Sail forth—steer for the deep waters only,
Reckless O soul, exploring, I with thee, and thou with me,
For we are bound where mariner has not yet dared to go,
And we will risk the ship, ourselves and all. 
And as the music soars to its greatest height, the soprano rings out above the entire forces of choir and orchestra on the final repetition of "Sail forth!".  If you're listening to the music, try to focus for a moment on the orchestra at this point -- if you can take your ears away from the glory unfolding in the voices!  You'll hear that different sections of the orchestra are underlying this magnificent climax with three different themes heard earlier in the movement -- a symphonic synthesis indeed.

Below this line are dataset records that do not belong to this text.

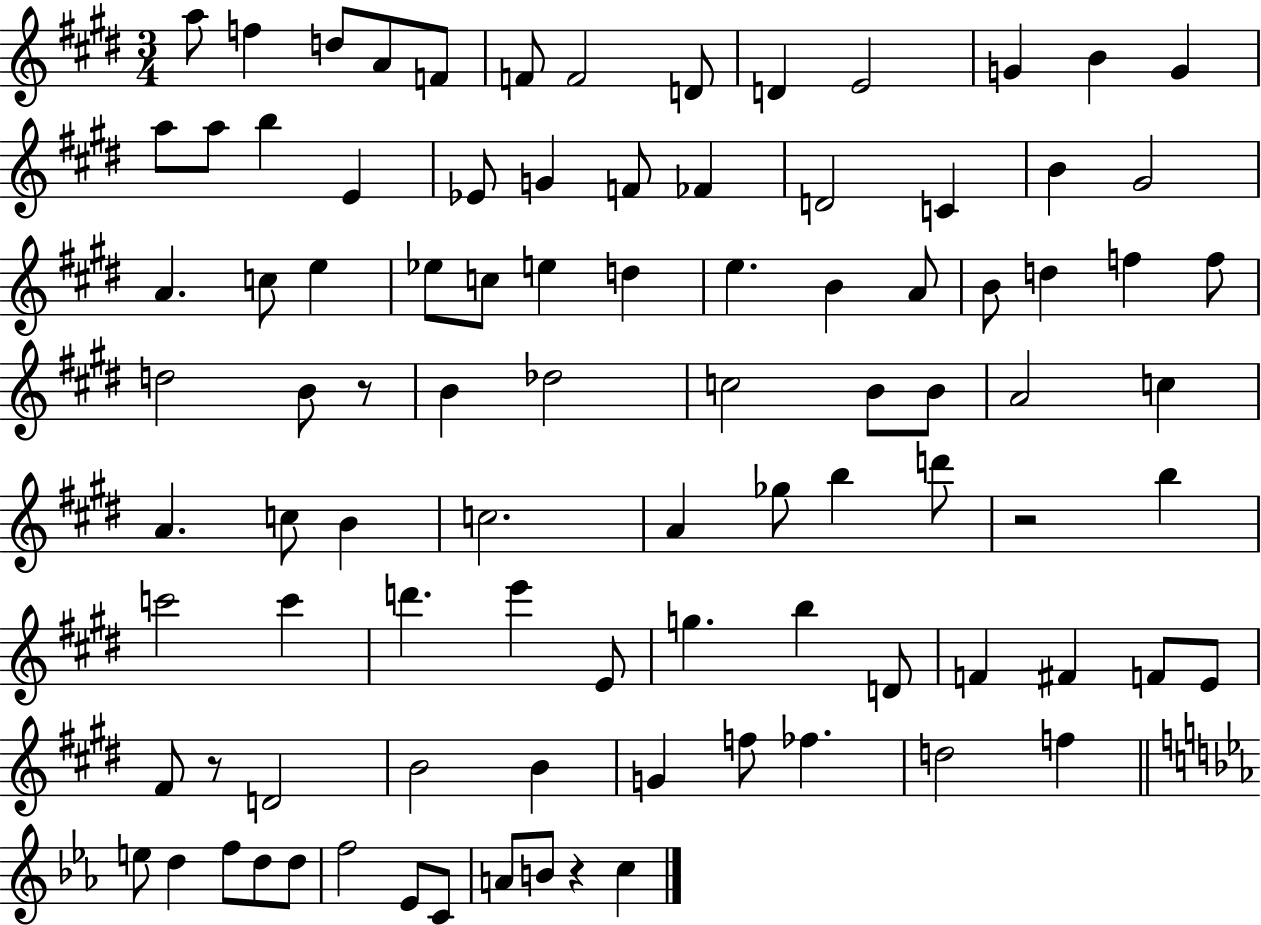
X:1
T:Untitled
M:3/4
L:1/4
K:E
a/2 f d/2 A/2 F/2 F/2 F2 D/2 D E2 G B G a/2 a/2 b E _E/2 G F/2 _F D2 C B ^G2 A c/2 e _e/2 c/2 e d e B A/2 B/2 d f f/2 d2 B/2 z/2 B _d2 c2 B/2 B/2 A2 c A c/2 B c2 A _g/2 b d'/2 z2 b c'2 c' d' e' E/2 g b D/2 F ^F F/2 E/2 ^F/2 z/2 D2 B2 B G f/2 _f d2 f e/2 d f/2 d/2 d/2 f2 _E/2 C/2 A/2 B/2 z c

But the work doesn't end there.   The conclusion is a slow, gentle quiet epilogue (fading at last down to silence) which sets the final words of Whitman's Passage to India, the poem that has provided the entire text of the finale:
O my brave soul!
O farther farther sail!
O daring joy, but safe! are they not all the seas of God?
O farther, farther, farther sail!
To British writer Hugh Ottaway I am indebted for his thorough analysis of the symphonic epilogue as the most characteristic contribution by Vaughan Williams to the symphonic form.  Eight of the nine symphonies end with epilogues and seven of the eight are slow and quiet.  In some cases it's the entire last movement, in others (such as this one) the concluding passage only. 

For me, it's the most daring stylistic feature of the entire work, that three of the four movements in A Sea Symphony end slowly and quietly, in an era when loud and vigorous endings were much valued!  It also fascinates me to see just how many of the elements in this powerful early work were to recur in one form or other throughout the composer's long and productive life.

Certainly this work is a rarity in live performance outside the British Isles.  This week marks only the second time in my life that it has been undertaken by the Toronto Symphony and Mendelssohn Choir.  The last occasion was on a weeknight, so I couldn't get to it from my teaching job in Elliot Lake.  This is going to be a memorable concert -- and it's going to be reviewed in my companion blog, Large Stage Live .

There have been many fine recordings of this work -- it's been lucky on records!  I have three in my collection, each one treasured for its own distinct qualities.  Sir Adrian Boult in 1968 had as his soloists Sheila Armstrong and John Carol Case, each one (I feel) quintessential in this music.  Andre Previn's London Symphony version is unique in highlighting the contribution of the orchestra as equal to the singers, which is ideal in this piece.  Bernard Haitink, more than the others, creates a symphonically structured and unified reading.  His spacious tempi pay off above all in that final great climax where you can hear all the thematic interweavings in the orchestra with no trouble at all.